Living on an island in Roaring Water Bay meant that ensuring a safe delivery of her baby was that bit more complicated, so she decided that she would go up to Dublin and visit her mother.

Luckily, Niamh obliged and decided to come into the world a week and a half before her due date, so she ended up being born in the Rotunda maternity hospital not far from her grandmother’s house.
Although Mags had been a bit nervous about the birth, due to the location, deep down she was reassured to know that if the circumstances of Niamh’s birth had been different, and if she had ended up going into labour on the island, that she could have called for help.
“If we have an emergency here then the lifeboat is absolutely fantastic. They are always on call, and they are all just volunteers. They might be sitting at home having their dinner, and suddenly get called out into the worst of storms and the darkest and coldest of nights. They are vital to our lives here on the island and to all the wider coastal community.

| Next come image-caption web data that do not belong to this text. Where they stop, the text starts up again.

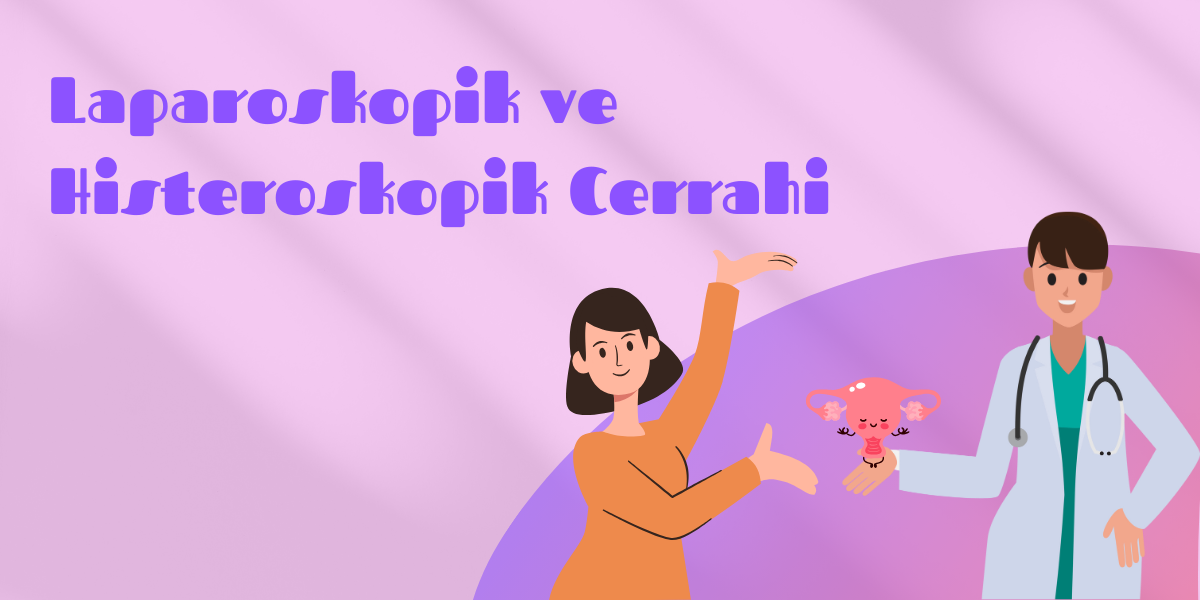 Read more about the article Laparoskopik ve Histeroskopik Cerrahi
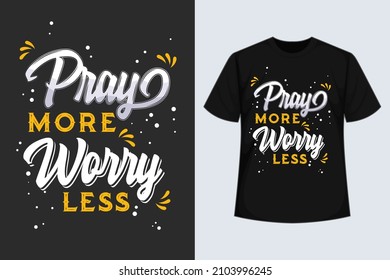 Pray more Worry less t shirt design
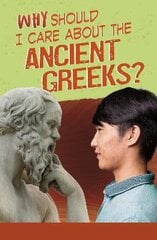 Why Should I Care About the Ancient Greeks? kaina ir informacija | Knygos paaugliams ir jaunimui | pigu.lt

The RNLI are absolute heroes, they are superb, I cannot praise them enough.
Mags has seen many changes on the island since she came there to live, and laments the lack of a suitable premises for a social hub on the island all year round.
“Giving my son a better chance in life was the primary reason I moved to Sherkin. I’ve no regrets about having chosen to make my life on this island.
“It’s been a great place to raise my children, and growing up here has meant that they have had much better prospects in life.”